* _Task directions_: Please retype the records below exactly as they appear, but leave out the pictures.

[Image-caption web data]
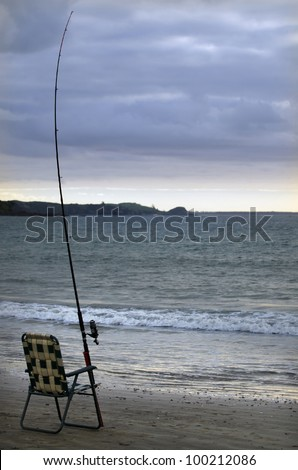 Gone Fishing - An empty chair beside a fishing rod at the beach during sunset. - stock photo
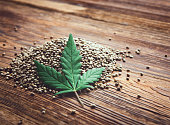 Cannabis seeds and leaf on a wooden background with copy space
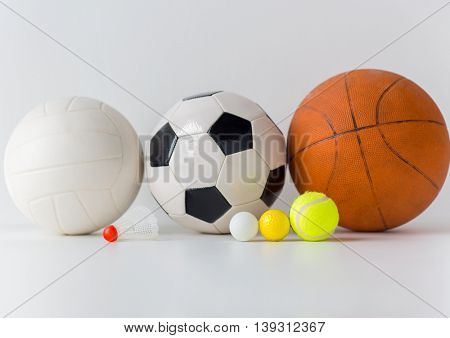 sport, fitness, game, sports equipment and objects concept - close up of different sports balls and shuttlecock
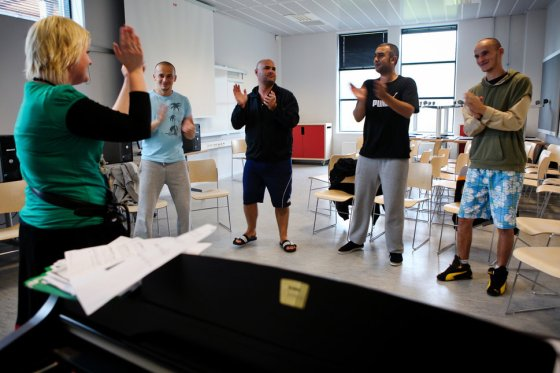 Inmates (facing camera) and their instructor are clapping hands and singing during the time they regularly spend learning and practicing music arts inside the luxurious Halden Fengsel, (prison) near Oslo.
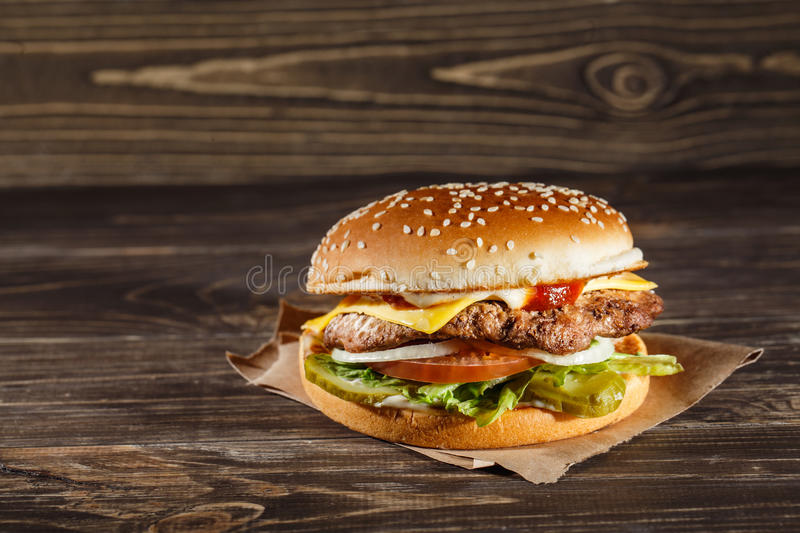 Cheese burger with grilled meat, cheese, tomato, on craft paper royalty free stock photo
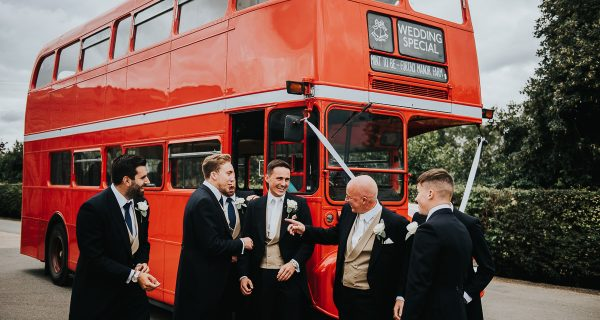 Vintage red london bus at a barn wedding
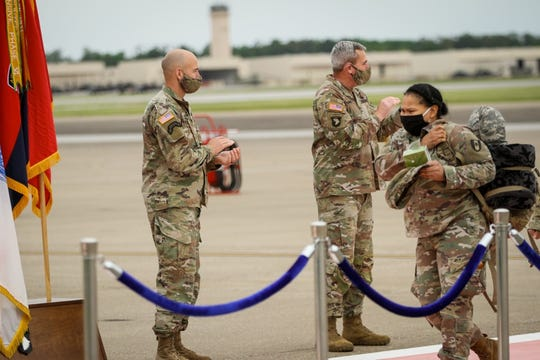 Maj. Gen. Brian Winski and CSM Bryan Barker applaud as soldiers from the 586th Field Hospital redeploy to Fort Campbell on Tuesday, May 12, 2020, after being deployed for more than a month to New York City to assist in the fight against COVID-19. The soldiers immediately had to go into a mandatory 14-day quarantine.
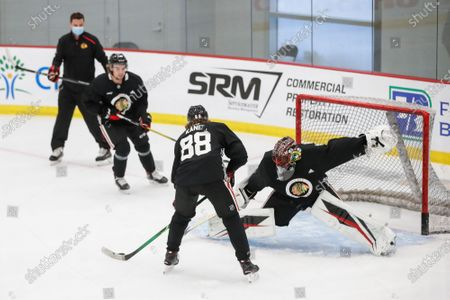 Chicago Blackhawks goaltender Malcolm Subban, right, defends against right wing Patrick Kane, center, during NHL hockey practice at Fifth Third Arena, in Chicago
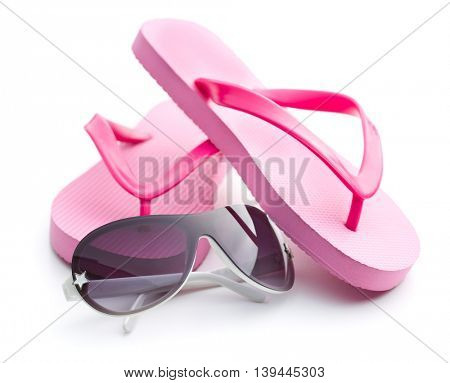Flip flops and sunglasses isolated on white background.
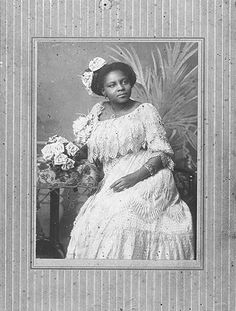 Seated woman, wearing a party dress and corsage, holding a bunch of artificial flowers.  Creator: E. W. Jackson 1900. Women in the Gilded Age.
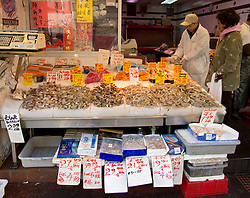 Seafood shop in traditional food market in Chinatown Manhattan New York City USA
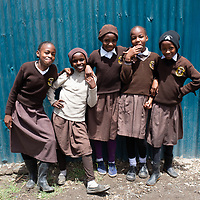 Schoolgirls pose for a picture on their way to school, Nairobi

* _Exercise answer_:
 Gone Fishing - An empty chair beside a fishing rod at the beach during sunset. - stock photo
 Cannabis seeds and leaf on a wooden background with copy space
 sport, fitness, game, sports equipment and objects concept - close up of different sports balls and shuttlecock
 Inmates (facing camera) and their instructor are clapping hands and singing during the time they regularly spend learning and practicing music arts inside the luxurious Halden Fengsel, (prison) near Oslo.
 Cheese burger with grilled meat, cheese, tomato, on craft paper royalty free stock photo
 Vintage red london bus at a barn wedding
 Maj. Gen. Brian Winski and CSM Bryan Barker applaud as soldiers from the 586th Field Hospital redeploy to Fort Campbell on Tuesday, May 12, 2020, after being deployed for more than a month to New York City to assist in the fight against COVID-19. The soldiers immediately had to go into a mandatory 14-day quarantine.
 Chicago Blackhawks goaltender Malcolm Subban, right, defends against right wing Patrick Kane, center, during NHL hockey practice at Fifth Third Arena, in Chicago
Flip flops and sunglasses isolated on white background.
 Seated woman, wearing a party dress and corsage, holding a bunch of artificial flowers.  Creator: E. W. Jackson 1900. Women in the Gilded Age.
 Seafood shop in traditional food market in Chinatown Manhattan New York City USA
 Schoolgirls pose for a picture on their way to school, Nairobi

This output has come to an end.